Loved the sections where Osner was speaking directly to the reader and breaking the fourth wall.

"The real clash is not Tíbald and God, Tíbald and Aile, or Marin, or the princes, but you and me. We’re competitors in a chess game. I am white. You are black. I have the first move; the words are the moves with preconceived meanings. Are you manipulated? You must figure them out. The knights do not move in straight lines. What have you concluded about the pilgrim army? Are the princes vain and selfish? Is the Milities Christi bad? Have you determined the innocent and victims?"

"God endangers. God delivers. God retracts. His servants – fires, drought, storms; wicked leaders, them to us, us to them; prodigal children, profligate parents; the tiny cell within the organ wall that surges to a tempest – all on the safe path. Have we not met on the misty mountain? Are we not in their world? The pilgrims did fall. Faceless. Nameless. Like us in a thousand years – silly, illogical people. Our earth is flat as we fly among the planets . . . Our justice. Their justice."

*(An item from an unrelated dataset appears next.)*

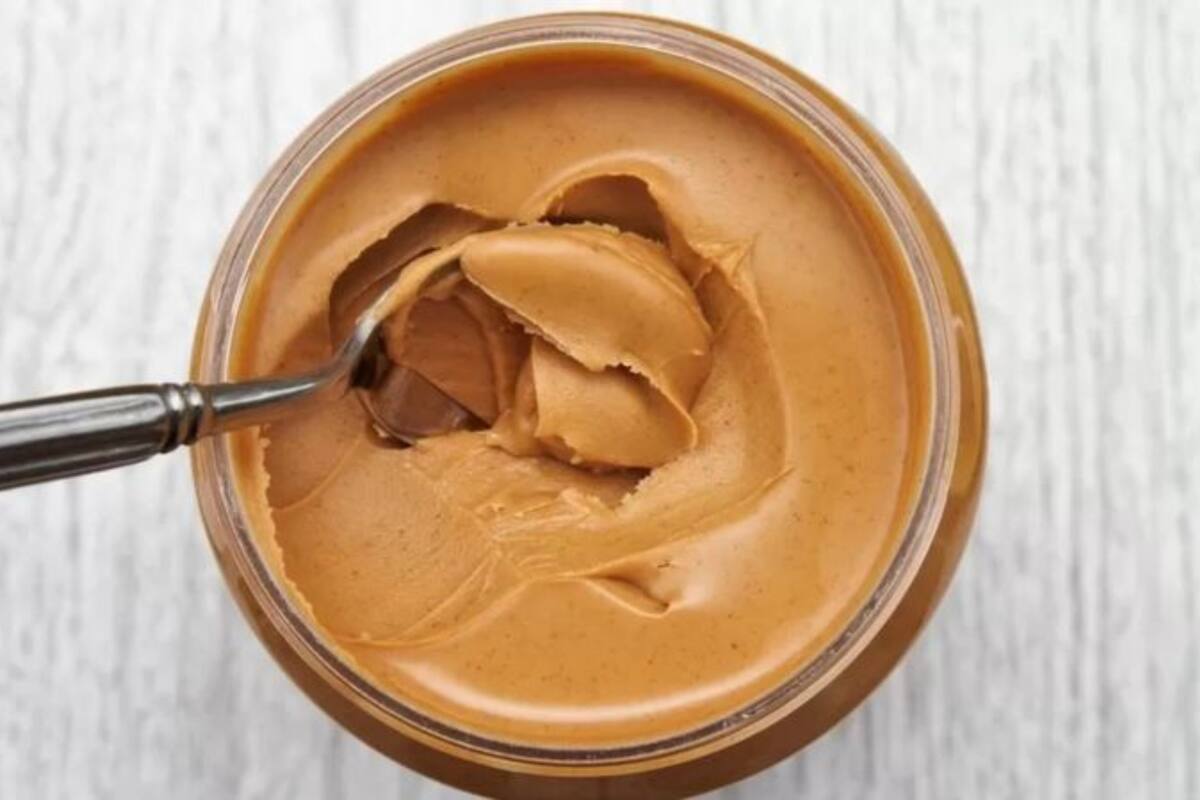 Dar a los bebés -de entre cuatro y seis meses- cantidades muy pequeñas de mantequilla de maní suave podría reducir dramáticamente la alergia a los cacahuates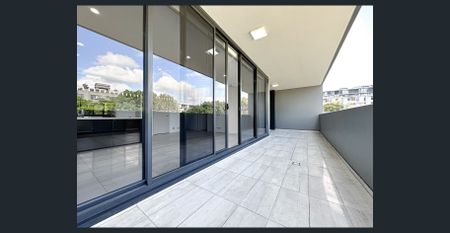 Spacious living room | Large size bedrooms | Huge balcony - Photo 2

The scene where the people and animals were falling off the cliff was riveting. If I saw that scene in a movie I would have screamed out loud. The descriptions were vivid and terrifying. Beautiful section where Aile dropped her mail shirt over the side of the mountain. I imagined I was right there with her standing on the edge of the cliff.

"There was no sound of its hitting bottom. On the shoulder of her gambeson a stain from the cross. She rubbed it with her fingers. It would not be gone. A lightness took her."

I was really moved by reading the dream section with Tíbald. It reminded me of the story in Genesis of Jacob Wrestling the Angel.

Beautiful writing. I really love this book and can't wait for the next chapter.